WHAT YOU ARE ASKED TO DO » Restate word for word only the lines running from the one with "Scott Hubbard of" to the end of the data, both ends included. Omit any pictures.

RECORD EXTRACTS »
-- Opening Marker --
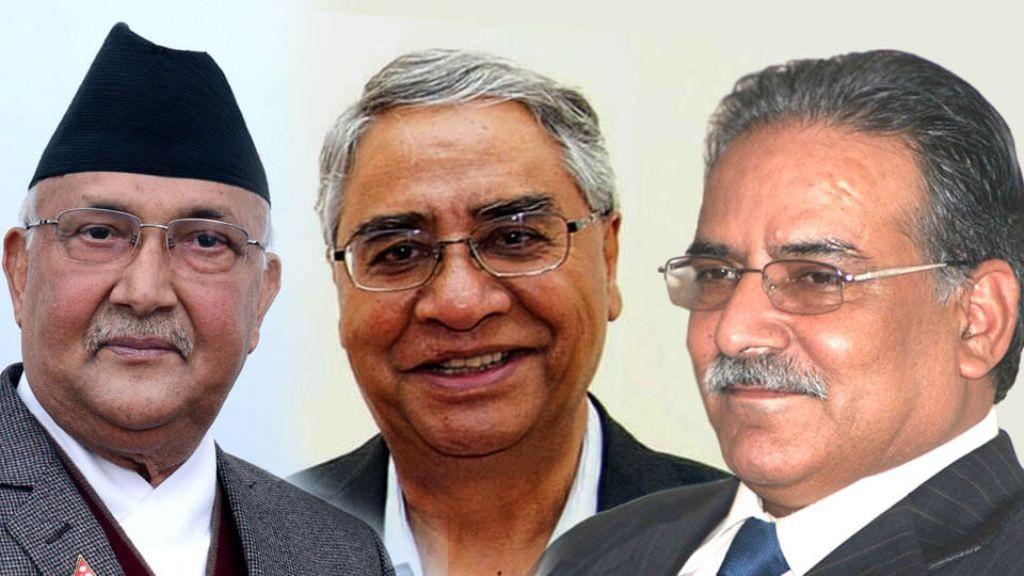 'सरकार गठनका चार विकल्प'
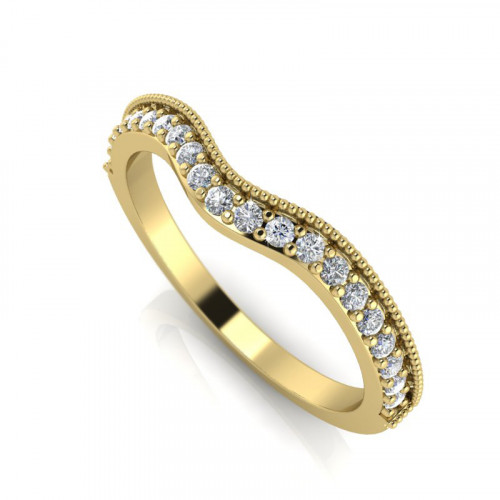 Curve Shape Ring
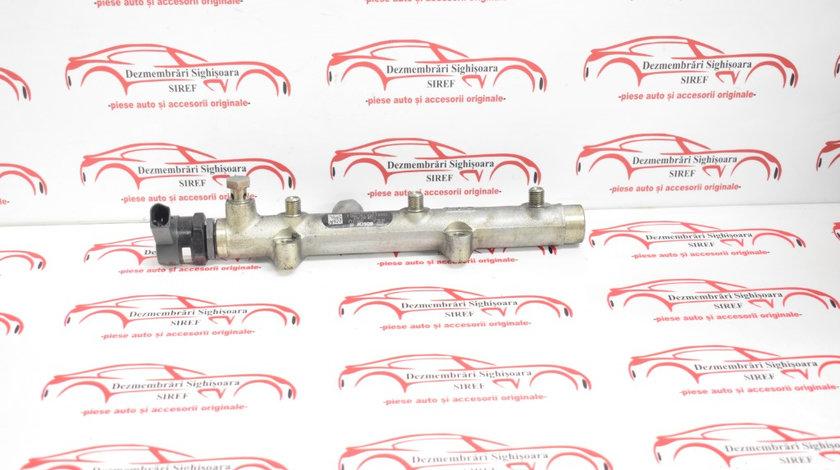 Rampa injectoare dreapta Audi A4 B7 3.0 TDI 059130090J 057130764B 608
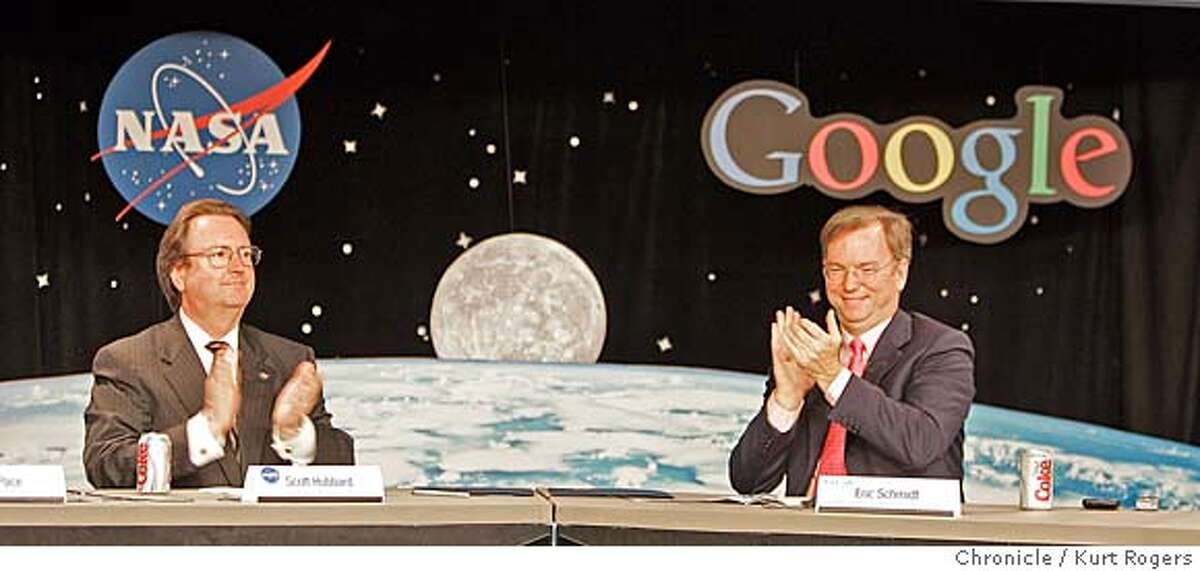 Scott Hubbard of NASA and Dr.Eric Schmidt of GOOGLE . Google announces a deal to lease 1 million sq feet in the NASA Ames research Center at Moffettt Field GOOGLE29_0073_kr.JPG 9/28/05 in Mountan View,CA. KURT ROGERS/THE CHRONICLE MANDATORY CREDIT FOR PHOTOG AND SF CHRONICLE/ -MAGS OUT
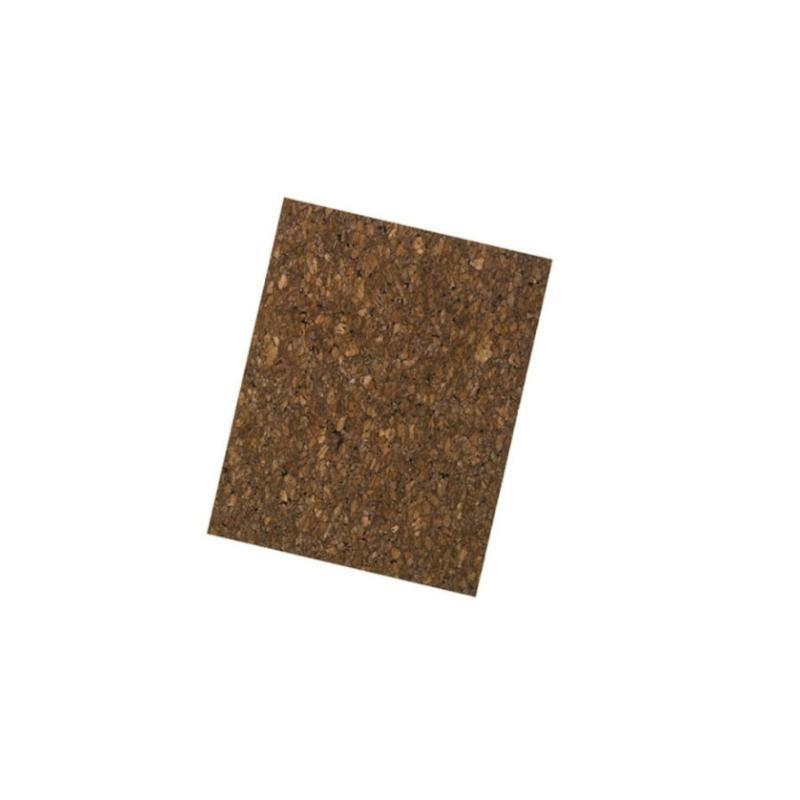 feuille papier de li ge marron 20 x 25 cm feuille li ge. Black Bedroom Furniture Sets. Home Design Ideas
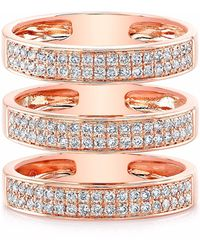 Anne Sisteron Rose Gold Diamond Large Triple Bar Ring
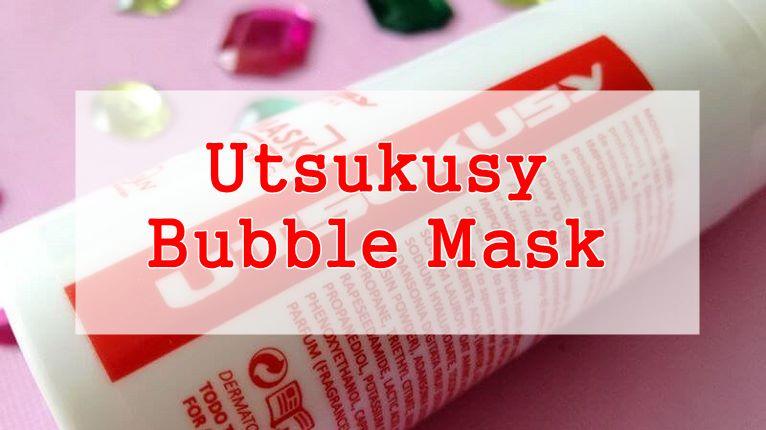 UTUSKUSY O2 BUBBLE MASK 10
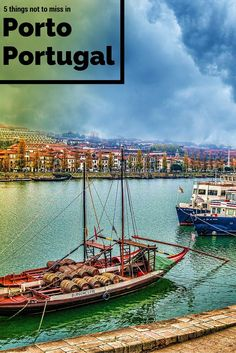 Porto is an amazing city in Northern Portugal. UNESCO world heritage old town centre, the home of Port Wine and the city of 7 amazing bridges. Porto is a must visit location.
-- Closing Marker --
FINISHED TASK »
 Scott Hubbard of NASA and Dr.Eric Schmidt of GOOGLE . Google announces a deal to lease 1 million sq feet in the NASA Ames research Center at Moffettt Field GOOGLE29_0073_kr.JPG 9/28/05 in Mountan View,CA. KURT ROGERS/THE CHRONICLE MANDATORY CREDIT FOR PHOTOG AND SF CHRONICLE/ -MAGS OUT
 feuille papier de li ge marron 20 x 25 cm feuille li ge. Black Bedroom Furniture Sets. Home Design Ideas
 Anne Sisteron Rose Gold Diamond Large Triple Bar Ring
 UTUSKUSY O2 BUBBLE MASK 10
 Porto is an amazing city in Northern Portugal. UNESCO world heritage old town centre, the home of Port Wine and the city of 7 amazing bridges. Porto is a must visit location.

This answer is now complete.